İnsanların konuyla ilgili sorularına ve yazdıklarına baktığımda, ilk problemin “post-sonra” ön-ekinden kaynaklandığı saptamasında kani oldum. Sonra… neyin sonrası? Post-modernizm gibi modernizm karşıtlığı ya da temel anlam gereğince modernizm sonrası mı? Hüman da insan, nihayetinde insan sonrası da otomatikman transhümanizmi çağrıştırıyor. Yani zihnin ilk kurduğu bağ bu eğilimde. İnsanın teknoloji vesilesiyle bildiğimiz durumunun ötesine geçmesi hali. Sayborglaşma, yapay zeka, zihnin bilgisayara kopyalanması, hatta bugünlerde revaçta olan metaverse vb. konuları birçok açıdan buna dahil.

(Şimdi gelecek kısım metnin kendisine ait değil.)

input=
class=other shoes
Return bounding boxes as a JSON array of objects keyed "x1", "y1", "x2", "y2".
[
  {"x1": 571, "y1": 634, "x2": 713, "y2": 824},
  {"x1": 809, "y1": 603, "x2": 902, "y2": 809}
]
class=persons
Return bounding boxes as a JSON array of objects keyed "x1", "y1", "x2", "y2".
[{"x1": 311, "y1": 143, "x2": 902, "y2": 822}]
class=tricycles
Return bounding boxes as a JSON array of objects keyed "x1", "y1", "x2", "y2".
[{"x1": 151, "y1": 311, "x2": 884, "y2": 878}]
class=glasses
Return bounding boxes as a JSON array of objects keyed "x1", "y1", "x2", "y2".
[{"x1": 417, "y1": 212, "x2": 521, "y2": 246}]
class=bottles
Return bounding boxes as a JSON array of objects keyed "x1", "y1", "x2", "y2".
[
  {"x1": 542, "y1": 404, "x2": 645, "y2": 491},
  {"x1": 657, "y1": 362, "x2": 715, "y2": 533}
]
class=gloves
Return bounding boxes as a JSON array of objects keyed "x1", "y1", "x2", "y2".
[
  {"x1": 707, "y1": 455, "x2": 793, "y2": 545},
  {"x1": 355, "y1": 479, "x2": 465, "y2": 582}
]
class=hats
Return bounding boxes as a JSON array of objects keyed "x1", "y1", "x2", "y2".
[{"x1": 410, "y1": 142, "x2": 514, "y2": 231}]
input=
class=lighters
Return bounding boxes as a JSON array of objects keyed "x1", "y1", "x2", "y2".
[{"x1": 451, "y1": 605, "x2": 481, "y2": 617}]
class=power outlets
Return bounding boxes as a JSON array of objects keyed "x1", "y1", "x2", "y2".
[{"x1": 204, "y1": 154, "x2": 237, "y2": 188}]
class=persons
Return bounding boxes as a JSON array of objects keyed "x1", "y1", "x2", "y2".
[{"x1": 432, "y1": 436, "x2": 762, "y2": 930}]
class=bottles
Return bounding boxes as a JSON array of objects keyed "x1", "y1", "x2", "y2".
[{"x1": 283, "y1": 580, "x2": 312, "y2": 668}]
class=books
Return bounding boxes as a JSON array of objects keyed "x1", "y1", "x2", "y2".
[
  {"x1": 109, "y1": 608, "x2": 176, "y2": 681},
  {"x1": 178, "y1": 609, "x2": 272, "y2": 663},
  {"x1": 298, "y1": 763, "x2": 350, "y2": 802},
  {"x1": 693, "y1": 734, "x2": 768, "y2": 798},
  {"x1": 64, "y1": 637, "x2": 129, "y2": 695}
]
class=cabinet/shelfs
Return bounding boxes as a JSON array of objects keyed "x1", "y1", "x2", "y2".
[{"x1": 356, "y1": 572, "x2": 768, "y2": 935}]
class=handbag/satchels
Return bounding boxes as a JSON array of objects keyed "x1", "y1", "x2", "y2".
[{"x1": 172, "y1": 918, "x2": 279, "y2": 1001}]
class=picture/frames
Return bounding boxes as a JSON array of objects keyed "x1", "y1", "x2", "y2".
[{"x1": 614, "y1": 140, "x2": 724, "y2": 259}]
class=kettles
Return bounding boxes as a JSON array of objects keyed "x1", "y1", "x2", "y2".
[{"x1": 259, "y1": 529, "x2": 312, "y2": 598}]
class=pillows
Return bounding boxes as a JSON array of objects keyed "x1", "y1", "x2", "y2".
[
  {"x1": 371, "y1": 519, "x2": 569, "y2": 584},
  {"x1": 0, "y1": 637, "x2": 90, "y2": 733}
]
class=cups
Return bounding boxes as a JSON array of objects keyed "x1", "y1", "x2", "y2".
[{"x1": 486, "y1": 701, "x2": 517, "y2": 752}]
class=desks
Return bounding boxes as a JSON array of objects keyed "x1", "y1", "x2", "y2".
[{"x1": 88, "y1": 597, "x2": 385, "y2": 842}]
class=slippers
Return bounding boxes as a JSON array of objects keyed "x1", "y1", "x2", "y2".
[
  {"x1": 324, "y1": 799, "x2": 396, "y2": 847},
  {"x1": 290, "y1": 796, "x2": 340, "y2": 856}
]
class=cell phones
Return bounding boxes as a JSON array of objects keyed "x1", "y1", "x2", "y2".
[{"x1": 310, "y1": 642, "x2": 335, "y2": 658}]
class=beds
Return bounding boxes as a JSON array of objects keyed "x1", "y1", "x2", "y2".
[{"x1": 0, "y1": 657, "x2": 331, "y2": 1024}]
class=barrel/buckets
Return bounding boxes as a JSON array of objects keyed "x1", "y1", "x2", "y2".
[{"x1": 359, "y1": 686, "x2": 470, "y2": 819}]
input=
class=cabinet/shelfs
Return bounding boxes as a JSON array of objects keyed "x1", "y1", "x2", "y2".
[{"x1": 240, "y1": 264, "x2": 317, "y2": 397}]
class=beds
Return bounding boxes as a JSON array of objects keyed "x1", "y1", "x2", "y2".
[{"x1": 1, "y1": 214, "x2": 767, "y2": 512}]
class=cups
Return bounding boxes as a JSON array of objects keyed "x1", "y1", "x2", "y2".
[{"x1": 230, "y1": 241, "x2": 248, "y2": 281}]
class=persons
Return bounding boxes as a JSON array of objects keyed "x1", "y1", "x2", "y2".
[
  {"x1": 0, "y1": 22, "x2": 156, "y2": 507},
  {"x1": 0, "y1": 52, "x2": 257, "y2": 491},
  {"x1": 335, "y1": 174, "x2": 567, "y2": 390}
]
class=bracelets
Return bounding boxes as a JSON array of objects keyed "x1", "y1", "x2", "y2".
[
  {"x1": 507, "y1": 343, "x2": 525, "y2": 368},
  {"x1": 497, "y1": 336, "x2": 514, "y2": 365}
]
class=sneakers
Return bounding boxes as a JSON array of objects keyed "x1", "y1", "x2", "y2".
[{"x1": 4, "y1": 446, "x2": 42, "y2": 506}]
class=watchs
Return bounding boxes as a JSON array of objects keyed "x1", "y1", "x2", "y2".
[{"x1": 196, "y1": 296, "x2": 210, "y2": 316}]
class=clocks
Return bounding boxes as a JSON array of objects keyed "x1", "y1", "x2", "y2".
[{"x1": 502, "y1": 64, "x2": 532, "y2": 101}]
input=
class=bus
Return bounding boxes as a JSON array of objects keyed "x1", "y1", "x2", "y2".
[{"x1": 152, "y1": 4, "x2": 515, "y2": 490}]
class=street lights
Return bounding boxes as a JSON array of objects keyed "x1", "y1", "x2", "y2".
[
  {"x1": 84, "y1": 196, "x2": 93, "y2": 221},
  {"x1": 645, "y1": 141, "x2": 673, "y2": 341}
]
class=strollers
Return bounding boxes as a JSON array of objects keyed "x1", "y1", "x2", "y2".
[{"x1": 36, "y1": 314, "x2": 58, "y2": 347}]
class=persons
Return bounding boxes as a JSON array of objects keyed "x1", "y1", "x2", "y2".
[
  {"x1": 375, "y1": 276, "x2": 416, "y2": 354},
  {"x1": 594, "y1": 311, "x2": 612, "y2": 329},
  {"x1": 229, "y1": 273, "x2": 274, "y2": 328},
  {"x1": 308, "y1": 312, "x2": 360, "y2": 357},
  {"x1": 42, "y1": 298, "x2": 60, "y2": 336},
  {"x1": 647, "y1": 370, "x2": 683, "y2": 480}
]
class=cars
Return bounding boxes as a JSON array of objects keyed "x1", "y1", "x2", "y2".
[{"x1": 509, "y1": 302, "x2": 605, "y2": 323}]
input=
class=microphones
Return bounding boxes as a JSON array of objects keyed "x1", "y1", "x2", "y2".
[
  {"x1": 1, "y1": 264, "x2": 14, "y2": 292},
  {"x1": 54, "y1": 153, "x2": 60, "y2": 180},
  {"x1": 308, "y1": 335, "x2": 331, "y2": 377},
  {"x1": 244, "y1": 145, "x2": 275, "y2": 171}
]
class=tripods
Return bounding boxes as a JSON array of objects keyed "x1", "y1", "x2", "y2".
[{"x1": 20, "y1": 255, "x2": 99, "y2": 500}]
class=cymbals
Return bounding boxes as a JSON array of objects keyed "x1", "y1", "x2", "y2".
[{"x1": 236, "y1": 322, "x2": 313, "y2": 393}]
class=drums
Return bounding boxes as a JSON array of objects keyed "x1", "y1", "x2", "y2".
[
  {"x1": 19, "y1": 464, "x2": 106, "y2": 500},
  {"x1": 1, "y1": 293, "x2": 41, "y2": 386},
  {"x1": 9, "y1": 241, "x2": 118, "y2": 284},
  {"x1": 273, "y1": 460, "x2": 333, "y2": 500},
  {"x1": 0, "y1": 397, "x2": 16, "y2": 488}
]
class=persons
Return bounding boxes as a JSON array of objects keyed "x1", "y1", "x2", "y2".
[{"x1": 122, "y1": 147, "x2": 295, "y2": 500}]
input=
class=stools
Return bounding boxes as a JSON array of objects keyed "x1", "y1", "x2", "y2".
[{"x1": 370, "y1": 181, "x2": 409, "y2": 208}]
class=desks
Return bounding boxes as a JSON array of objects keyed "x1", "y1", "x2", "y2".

Olay en basit ve bu sebeple eksik tabiriyle şöyle aslında:

Transhümanizmin post-hümanı; insan-sonrası, bildiğimiz insanın aşılması, geride bırakılması manasına geliyor, yani ilk izlenimdeki anlamla eş. İnsanın mükemmelleştirilmesi amacı ile yeni bir din gibi teknolojinin kutsanması. Ayrıca post, devam niteliğinde bir sonralık anlamı da taşıyor; yani translaşmış hümanizm, yenilenmiş aydınlanma olarak bir devamlılık. (Biliyorsunuz; merkezde beyaz batılı erkek insan var, her şey sermaye için, doğa statik ve varlık yukarıdan aşağıya değer mertebeleriyle sıralanmış durumda.)

Posthümanizmin post-hümanı ise, Hümanizmin-Aydınlanmanın aşılması, aşılarak sonrasına geçilmesi manasına geliyor. Bir şeyin devamlılığı yok, post-modernizmdeki postun karşıtlık olması gibi, buradaki post da hümanizm karşıtlığına tekabül ediyor. Lakin tam bir karşıtlıktan ziyade eleştiri olarak ele almamız daha doğru. Yani kendini anti-hümanizmde konumlandırmıyor, insan karşıtı da değil. İnsanın yoldaşı olduğu için teknolojiyi de önemsiyor. (Merkezde hiçbir şey yok, varolanların ilişkiselliği ön planda, değer ataması yapılmıyor, her şeyin ayakları aynı düzleme basıyor ve yan yana.)

Literatürü değiştirecek ya da eleştirebilecek kişi kesinlikle ben değilim, yine de bu konudaki fikirlerimi paylaşacağım.

Transhümanizmin “post-hümanı” da Posthümanizm(ler) çatısı içerisindeyse, buna trans-posthümanizm denmesi daha doğru olabilir.

Öte yandan yukarıda bahsettiğim pozitif “post-hüman”a ise eko-posthümanizm yahut benim dilimde ilişkisel-posthümanizm demek daha doğru olabilir. En azından ben böyle yapıyorum.

Bunlar elbette değişmeyecektir, okur karşılaştığı Posthümanizmi ayırt etmek için trans mı yoksa eko mu (ilişkisel mi) olup olmadığını sorarak ilk yanlış izlenimi engelleyebilir. Posthümanizm bu iki cepheden ibaret değil elbette, ancak çatışma iki cephe arasında yaşanmaktadır. Gönül isterdi ki pratiğe de yansısın…

Felsefeyi tehlikeli hale getirmek dileğiyle!